A leap second was inserted into the last minute of June 2015. This page contains some information recorded around the leap second. I also recorded some information over the 2005, 2008 and 2012 Leap Seconds. I have some more raw data to process, which I will I will add as I finish it.
I have a Rugby Radio wired to the DCD pin on a serial port, so I can record if the signal is on or off. Each minute of the signal begins with a 0.5 second on/0.5 second off period. The following graph shows the beginning of each minute around the start of the year.

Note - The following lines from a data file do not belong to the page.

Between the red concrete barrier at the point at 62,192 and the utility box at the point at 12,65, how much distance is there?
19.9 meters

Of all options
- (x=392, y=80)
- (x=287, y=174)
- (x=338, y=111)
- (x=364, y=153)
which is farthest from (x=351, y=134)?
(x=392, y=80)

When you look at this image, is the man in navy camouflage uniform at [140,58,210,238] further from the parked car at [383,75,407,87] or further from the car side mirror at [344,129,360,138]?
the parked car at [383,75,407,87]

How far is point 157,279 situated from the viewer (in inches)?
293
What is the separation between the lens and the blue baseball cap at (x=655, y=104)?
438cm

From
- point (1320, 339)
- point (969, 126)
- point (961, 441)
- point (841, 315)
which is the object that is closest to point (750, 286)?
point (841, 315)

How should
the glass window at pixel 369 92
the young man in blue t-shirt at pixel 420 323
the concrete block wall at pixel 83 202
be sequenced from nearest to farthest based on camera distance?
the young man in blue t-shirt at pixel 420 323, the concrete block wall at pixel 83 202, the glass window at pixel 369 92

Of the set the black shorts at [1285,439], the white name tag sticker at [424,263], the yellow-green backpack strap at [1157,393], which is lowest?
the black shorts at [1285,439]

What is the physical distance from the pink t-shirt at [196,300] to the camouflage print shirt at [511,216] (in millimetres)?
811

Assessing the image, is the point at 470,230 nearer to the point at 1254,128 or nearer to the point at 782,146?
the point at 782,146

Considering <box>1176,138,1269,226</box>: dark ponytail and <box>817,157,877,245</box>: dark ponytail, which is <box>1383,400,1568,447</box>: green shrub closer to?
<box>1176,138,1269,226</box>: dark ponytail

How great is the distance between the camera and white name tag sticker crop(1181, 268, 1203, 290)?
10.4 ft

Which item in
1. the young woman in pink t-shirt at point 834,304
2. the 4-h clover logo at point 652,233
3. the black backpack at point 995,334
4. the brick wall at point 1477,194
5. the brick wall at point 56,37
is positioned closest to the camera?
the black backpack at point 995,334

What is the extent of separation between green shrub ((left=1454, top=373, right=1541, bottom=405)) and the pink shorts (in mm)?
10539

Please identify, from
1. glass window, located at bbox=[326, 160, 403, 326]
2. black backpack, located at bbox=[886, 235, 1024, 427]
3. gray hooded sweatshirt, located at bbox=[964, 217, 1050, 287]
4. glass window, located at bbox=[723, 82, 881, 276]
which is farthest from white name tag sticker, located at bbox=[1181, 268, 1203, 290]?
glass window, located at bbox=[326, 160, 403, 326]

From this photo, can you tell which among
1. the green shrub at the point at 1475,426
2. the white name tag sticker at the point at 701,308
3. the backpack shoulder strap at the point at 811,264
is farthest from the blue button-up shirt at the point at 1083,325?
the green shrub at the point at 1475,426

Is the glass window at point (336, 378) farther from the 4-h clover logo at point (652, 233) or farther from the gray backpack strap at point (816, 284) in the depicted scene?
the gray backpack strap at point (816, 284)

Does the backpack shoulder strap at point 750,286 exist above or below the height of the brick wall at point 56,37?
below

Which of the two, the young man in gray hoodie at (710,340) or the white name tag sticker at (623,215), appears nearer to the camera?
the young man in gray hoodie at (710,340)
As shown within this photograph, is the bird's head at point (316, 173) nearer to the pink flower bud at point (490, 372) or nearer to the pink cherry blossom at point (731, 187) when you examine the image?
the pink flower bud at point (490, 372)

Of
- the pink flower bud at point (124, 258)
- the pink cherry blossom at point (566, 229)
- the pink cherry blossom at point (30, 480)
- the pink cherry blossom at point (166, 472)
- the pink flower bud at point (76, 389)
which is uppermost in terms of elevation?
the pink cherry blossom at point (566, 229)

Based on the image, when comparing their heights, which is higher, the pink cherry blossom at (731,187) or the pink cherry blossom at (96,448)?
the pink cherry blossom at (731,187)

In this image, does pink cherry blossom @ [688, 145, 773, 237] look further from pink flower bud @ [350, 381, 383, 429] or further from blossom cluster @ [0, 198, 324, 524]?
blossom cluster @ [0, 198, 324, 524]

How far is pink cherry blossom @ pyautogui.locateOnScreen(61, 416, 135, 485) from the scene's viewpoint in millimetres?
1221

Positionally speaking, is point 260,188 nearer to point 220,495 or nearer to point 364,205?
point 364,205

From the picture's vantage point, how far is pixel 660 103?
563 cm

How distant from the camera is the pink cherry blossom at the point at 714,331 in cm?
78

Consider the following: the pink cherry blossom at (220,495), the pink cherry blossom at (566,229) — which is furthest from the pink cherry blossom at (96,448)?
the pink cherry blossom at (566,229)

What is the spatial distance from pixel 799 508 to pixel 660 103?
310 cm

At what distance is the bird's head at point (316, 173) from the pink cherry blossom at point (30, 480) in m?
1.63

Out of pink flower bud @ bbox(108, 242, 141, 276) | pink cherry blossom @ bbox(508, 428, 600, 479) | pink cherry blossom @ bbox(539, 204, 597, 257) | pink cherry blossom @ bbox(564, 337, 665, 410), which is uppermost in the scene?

Note that the minutes before the new year began 61, 121 and 181 seconds before the new year, indicating that the last minute had an extra second. The full minute of each signal can be seen here.
Note that the next minute marker is visible at the right hand side of the graph (at second 61) for all the signals but the third from the bottom.
Below, are the last timecode before the leap and the first timecode after that decoded correctly.
A: 00000000000000000001010100111000001011000000100001001111110 B: 00000000111111100000000000000000000000000000000000000011110 1/7/2015 0:42 Wed -700 DST A: 00000000000000000001010100111000001011000010001001001111110 B: 11100000000000000000000000000000000000000000000000000011010 1/7/2015 2:12 Wed 300 DSTYou can see that the DUT value stepped back by 1000ms.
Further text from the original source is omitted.